* Start Records supplied *

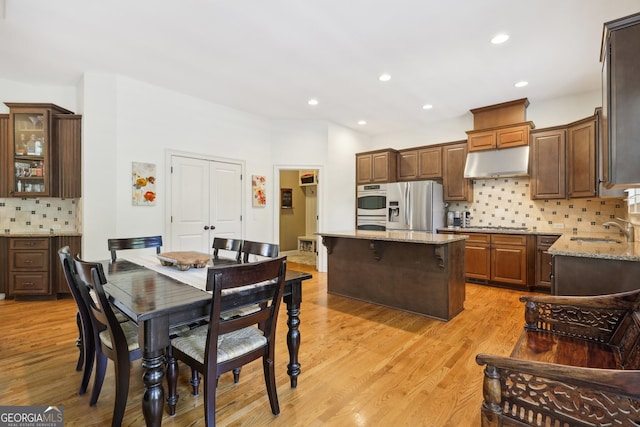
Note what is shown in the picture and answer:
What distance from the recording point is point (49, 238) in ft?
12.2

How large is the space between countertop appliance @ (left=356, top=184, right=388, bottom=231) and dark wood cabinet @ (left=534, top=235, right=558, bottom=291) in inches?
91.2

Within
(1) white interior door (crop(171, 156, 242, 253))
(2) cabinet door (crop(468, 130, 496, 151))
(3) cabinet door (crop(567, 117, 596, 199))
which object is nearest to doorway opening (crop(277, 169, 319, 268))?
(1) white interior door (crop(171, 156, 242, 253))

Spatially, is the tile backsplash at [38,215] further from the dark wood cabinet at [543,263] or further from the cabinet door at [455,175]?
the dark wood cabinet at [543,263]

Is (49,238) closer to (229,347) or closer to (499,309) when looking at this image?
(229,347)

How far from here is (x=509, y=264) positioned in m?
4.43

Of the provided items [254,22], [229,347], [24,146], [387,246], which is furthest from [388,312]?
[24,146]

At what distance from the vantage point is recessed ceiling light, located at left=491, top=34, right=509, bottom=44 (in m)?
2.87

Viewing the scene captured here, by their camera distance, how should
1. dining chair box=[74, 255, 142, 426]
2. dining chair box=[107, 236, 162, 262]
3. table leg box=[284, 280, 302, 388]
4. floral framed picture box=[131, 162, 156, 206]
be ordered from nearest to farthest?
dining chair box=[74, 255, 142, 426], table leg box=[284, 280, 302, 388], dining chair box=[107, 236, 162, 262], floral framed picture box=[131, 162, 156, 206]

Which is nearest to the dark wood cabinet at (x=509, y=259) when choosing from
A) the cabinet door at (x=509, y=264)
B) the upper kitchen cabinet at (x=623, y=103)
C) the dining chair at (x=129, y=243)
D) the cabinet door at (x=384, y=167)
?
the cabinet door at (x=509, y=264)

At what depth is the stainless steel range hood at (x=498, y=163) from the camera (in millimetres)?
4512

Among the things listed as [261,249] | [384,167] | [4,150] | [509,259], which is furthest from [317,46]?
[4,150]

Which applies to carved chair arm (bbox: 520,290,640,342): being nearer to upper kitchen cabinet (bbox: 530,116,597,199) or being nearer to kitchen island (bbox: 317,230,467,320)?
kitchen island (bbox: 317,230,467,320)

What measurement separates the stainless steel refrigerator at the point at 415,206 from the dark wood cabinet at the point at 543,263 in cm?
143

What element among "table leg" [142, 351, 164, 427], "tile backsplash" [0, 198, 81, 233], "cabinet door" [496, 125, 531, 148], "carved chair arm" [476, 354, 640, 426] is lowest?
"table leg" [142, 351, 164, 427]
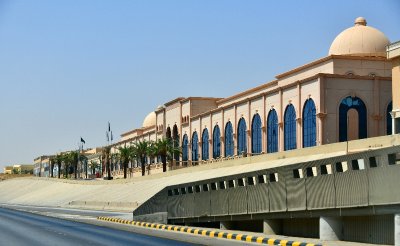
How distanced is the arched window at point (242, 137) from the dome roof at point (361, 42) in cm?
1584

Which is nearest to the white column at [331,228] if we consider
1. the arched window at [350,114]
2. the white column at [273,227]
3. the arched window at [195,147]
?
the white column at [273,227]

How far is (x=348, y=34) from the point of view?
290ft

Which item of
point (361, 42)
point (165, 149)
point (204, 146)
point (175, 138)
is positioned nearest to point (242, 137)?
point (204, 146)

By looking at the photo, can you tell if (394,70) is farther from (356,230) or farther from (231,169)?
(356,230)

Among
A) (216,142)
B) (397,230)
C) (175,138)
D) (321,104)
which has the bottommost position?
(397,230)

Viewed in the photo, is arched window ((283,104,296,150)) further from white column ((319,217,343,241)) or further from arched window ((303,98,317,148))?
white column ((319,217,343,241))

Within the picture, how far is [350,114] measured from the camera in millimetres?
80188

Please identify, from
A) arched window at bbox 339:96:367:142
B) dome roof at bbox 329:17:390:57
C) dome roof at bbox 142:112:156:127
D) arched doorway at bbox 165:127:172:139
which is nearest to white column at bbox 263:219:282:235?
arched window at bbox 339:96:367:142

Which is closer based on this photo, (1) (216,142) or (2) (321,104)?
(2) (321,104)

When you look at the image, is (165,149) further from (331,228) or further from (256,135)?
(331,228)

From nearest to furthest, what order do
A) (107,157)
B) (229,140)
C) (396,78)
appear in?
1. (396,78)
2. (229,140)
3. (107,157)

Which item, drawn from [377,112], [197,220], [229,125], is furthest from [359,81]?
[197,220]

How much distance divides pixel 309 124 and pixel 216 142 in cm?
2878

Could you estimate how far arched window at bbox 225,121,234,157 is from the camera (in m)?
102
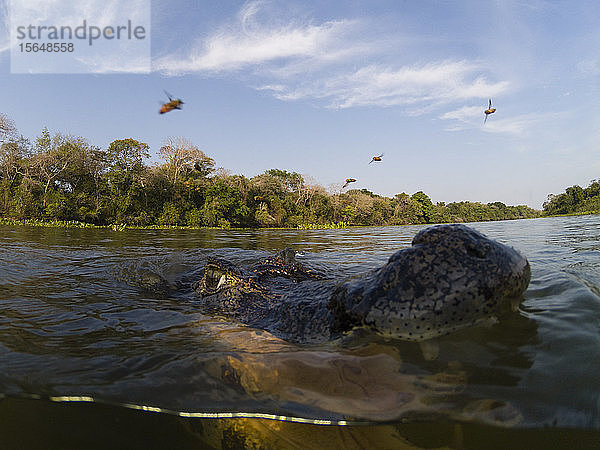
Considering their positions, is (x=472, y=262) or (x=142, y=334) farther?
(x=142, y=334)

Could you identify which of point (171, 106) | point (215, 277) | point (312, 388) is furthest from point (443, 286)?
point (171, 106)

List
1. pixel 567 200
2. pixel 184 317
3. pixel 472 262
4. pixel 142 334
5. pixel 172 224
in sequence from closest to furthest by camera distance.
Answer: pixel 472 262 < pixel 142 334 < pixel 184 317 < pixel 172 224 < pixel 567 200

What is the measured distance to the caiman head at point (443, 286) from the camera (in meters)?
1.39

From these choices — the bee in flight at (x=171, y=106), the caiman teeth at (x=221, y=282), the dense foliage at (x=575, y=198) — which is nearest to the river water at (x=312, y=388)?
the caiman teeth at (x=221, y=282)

* End Records supplied *

§ Exercise prompt
Copy out the part of the records above that opens with the line containing "At what distance" and closes with the line containing "dining chair box=[74, 255, 142, 426], table", keeping both of those lines.

§ Output of the exercise
At what distance from the vantage point is recessed ceiling light, located at left=491, top=34, right=509, bottom=44 (in m)?
2.87

Viewing the scene captured here, by their camera distance, how should
1. dining chair box=[74, 255, 142, 426]
2. dining chair box=[107, 236, 162, 262]
3. table leg box=[284, 280, 302, 388]
4. floral framed picture box=[131, 162, 156, 206]
be ordered from nearest to farthest?
dining chair box=[74, 255, 142, 426], table leg box=[284, 280, 302, 388], dining chair box=[107, 236, 162, 262], floral framed picture box=[131, 162, 156, 206]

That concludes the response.